Recent neuroscience research has investigated the mechanisms and neural bases of emotion processing. In these experimental studies, images of facial expressions pertaining to various specific emotions have often been used, because facial expressions are one of the most powerful means of communication between human beings.1 The importance of facial expressions in social interaction and social intelligence is widely recognized in anthropology and psychology.
http://www.ncbi.nlm.nih.gov/pmc/articles/PMC3687050/

This study is part of an effort to map neural systems involved in the processing of emotion, and it focuses on the possible cortical components of the process of recognizing facial expressions. We hypothesized that the cortical systems most responsible for the recognition of emotional facial expressions would draw on discrete regions of right higher-order sensory cortices and that the recognition of specific emotions would depend on partially distinct system subsets of such cortical regions. We tested these hypotheses using lesion analysis in 37 subjects with focal brain damage. Subjects were asked to recognize facial expressions of six basic emotions: happiness, surprise, fear, anger, disgust, and sadness. Data were analyzed with a novel technique, based on three-dimensional reconstruction of brain images, in which anatomical description of surface lesions and task performance scores were jointly mapped onto a standard brain-space. We found that all subjects recognized happy expressions normally but that some subjects were impaired in recognizing negative emotions, especially fear and sadness. The cortical surface regions that best correlated with impaired recognition of emotion were in the right inferior parietal cortex and in the right mesial anterior infracalcarine cortex. We did not find impairments in recognizing any emotion in subjects with lesions restricted to the left hemisphere. These data provide evidence for a neural system important to processing facial expressions of some emotions, involving discrete visual and somatosensory cortical sectors in right hemisphere.
http://www.jneurosci.org/content/16/23/7678.abstract

longship

(40,416 posts)
5. I am skeptical of these claims.
Fri Feb 19, 2016, 06:55 PM
Feb 2016

But, like all good skeptics, will yield to the scientific consensus. I do not think there is such a consensus yet. It takes more than a few papers to establish a new science.

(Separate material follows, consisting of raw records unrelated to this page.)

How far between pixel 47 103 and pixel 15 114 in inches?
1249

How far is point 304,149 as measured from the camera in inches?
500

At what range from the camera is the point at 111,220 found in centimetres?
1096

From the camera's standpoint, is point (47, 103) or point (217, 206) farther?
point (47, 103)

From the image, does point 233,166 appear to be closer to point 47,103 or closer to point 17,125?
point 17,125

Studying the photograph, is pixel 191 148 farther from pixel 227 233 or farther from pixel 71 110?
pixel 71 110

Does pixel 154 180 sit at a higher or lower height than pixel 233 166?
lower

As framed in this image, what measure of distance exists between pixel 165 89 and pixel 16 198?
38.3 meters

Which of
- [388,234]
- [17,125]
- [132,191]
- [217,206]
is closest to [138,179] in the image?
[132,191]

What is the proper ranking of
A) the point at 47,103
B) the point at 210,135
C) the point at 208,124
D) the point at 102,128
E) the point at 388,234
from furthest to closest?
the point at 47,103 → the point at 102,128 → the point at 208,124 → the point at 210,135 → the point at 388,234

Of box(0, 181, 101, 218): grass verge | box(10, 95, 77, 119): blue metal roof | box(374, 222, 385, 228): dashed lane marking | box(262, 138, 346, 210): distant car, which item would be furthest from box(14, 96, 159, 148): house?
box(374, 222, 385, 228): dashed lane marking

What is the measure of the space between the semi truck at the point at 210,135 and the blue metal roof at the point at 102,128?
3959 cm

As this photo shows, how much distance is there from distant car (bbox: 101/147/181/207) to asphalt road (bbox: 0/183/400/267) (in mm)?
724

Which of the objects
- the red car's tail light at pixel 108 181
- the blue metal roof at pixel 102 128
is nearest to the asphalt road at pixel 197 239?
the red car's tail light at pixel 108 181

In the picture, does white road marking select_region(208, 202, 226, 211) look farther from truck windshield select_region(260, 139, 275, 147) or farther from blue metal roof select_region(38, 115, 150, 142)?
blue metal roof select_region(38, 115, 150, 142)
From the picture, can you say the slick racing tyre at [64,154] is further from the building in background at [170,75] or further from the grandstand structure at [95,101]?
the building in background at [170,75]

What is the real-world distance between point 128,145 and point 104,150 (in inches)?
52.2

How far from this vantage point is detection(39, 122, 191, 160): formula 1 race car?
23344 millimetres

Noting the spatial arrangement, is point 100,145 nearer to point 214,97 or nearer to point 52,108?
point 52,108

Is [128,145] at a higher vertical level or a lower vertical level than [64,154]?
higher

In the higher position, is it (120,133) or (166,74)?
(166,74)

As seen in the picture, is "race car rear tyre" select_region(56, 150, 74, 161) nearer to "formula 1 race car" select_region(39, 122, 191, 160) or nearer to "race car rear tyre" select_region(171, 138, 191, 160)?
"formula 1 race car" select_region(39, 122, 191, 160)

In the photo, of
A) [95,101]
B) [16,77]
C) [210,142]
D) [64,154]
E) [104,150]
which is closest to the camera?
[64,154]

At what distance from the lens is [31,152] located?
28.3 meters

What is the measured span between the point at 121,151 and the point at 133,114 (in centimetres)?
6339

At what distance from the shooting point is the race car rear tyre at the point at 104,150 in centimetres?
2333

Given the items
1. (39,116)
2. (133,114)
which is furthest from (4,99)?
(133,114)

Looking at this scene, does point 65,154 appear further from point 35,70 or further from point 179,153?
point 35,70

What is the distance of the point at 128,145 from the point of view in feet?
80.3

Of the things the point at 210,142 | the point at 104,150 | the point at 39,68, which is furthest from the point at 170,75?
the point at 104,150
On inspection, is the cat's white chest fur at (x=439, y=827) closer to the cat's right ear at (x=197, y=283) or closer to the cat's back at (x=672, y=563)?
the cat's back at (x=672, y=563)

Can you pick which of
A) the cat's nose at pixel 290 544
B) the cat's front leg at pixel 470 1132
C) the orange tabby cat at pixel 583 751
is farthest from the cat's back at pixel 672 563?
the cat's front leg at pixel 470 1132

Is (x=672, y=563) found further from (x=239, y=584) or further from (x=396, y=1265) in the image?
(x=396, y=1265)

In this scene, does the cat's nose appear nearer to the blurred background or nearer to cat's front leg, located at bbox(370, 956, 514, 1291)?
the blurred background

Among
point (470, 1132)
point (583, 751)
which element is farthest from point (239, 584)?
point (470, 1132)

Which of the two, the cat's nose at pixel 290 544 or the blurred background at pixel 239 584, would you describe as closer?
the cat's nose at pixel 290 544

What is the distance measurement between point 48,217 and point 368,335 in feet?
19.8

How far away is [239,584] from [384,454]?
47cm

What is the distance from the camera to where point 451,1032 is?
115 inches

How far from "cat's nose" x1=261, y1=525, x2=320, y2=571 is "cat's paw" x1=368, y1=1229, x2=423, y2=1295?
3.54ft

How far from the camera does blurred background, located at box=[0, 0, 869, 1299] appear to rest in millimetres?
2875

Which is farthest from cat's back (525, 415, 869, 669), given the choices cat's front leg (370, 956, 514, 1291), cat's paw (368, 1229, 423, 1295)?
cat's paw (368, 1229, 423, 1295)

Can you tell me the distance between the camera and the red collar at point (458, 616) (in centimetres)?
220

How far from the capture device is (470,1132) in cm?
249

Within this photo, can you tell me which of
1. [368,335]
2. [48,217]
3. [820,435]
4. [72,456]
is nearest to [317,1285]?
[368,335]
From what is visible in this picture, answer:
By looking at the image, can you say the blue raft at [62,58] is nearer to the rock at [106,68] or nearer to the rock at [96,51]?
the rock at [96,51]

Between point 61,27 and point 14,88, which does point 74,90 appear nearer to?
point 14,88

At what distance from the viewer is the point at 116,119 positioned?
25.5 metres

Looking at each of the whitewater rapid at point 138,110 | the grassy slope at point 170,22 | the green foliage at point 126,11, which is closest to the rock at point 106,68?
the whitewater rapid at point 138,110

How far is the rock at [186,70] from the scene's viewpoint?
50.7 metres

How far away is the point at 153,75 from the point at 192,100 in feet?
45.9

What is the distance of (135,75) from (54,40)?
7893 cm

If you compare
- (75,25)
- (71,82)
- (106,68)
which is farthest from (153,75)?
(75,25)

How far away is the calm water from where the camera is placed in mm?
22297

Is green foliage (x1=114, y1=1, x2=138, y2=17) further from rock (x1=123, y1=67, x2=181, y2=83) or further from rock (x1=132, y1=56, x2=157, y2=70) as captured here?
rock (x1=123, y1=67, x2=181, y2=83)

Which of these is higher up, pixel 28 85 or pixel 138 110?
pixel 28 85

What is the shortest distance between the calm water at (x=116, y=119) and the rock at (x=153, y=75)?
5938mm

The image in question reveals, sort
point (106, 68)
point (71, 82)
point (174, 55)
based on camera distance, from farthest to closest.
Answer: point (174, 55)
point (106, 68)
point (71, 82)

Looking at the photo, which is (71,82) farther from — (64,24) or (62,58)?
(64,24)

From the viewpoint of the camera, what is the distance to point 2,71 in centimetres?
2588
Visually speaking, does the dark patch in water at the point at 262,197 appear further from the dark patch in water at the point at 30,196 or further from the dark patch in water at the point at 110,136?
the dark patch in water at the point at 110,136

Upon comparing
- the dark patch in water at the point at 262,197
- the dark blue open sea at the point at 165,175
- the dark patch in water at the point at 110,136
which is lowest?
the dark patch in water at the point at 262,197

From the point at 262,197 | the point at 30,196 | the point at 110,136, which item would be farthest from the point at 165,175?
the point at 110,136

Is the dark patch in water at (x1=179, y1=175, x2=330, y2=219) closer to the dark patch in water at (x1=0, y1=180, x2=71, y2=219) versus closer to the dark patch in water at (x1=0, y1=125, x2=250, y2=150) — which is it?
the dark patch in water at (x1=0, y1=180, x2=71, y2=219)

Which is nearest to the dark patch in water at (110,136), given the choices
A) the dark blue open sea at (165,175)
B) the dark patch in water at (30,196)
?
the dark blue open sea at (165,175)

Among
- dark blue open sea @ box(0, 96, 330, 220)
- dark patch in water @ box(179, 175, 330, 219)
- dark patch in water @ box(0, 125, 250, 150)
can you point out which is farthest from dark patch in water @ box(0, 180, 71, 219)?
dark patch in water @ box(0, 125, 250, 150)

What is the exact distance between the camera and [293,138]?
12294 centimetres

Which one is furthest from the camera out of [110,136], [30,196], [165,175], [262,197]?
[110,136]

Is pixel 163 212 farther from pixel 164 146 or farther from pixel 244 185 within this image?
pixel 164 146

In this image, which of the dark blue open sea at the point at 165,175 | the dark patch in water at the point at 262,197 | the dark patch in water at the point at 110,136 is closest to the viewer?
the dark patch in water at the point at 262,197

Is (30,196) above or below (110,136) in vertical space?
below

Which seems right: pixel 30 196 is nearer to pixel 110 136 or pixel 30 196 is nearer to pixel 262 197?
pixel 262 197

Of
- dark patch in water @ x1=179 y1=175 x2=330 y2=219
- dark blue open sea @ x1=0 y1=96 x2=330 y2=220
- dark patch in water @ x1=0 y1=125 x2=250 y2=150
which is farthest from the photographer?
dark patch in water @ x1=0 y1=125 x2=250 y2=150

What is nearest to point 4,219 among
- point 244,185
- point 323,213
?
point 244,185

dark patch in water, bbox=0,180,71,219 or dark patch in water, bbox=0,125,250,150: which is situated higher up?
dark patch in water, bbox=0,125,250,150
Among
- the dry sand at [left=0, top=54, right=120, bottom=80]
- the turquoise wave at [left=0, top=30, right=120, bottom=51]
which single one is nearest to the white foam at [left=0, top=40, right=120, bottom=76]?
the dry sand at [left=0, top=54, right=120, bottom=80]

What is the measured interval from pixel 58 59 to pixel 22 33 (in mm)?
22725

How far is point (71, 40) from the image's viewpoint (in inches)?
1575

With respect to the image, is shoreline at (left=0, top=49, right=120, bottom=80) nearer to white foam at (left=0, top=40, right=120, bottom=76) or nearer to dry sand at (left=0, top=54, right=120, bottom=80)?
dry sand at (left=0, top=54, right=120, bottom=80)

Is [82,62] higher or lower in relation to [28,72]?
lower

However, I will take in your links and consider them, as any skeptic should.


longship

(40,416 posts)
7. But detecting lies by facial expressions is an extraordinary claim.
Fri Feb 19, 2016, 07:09 PM
Feb 2016

I would expect the evidence to rise to that level. That is why I am not just skeptical, but doubtful.

There will have to be sufficient evidence to overcome the doubt that the research is not just not aberrations in the experimental protocols.

That is how science works. One has to cover the bases, in a new hypothesis like this, doubly so.

We will see. I wish the researcher's luck.